DATA TO EXAMINE:

*****

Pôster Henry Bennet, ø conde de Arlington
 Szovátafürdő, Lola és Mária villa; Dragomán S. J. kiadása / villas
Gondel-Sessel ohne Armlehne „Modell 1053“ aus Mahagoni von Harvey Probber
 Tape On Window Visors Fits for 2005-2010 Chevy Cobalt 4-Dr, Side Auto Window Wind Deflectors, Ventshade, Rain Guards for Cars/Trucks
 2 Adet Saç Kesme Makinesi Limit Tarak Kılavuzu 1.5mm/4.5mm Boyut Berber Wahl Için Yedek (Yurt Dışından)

*****

WORK TO COMPLETE: Your answer must be the line holding "Tape On Window" and every later line of the entries above, written out exactly, and nothing else.

FINAL ANSWER:
 Tape On Window Visors Fits for 2005-2010 Chevy Cobalt 4-Dr, Side Auto Window Wind Deflectors, Ventshade, Rain Guards for Cars/Trucks
 2 Adet Saç Kesme Makinesi Limit Tarak Kılavuzu 1.5mm/4.5mm Boyut Berber Wahl Için Yedek (Yurt Dışından)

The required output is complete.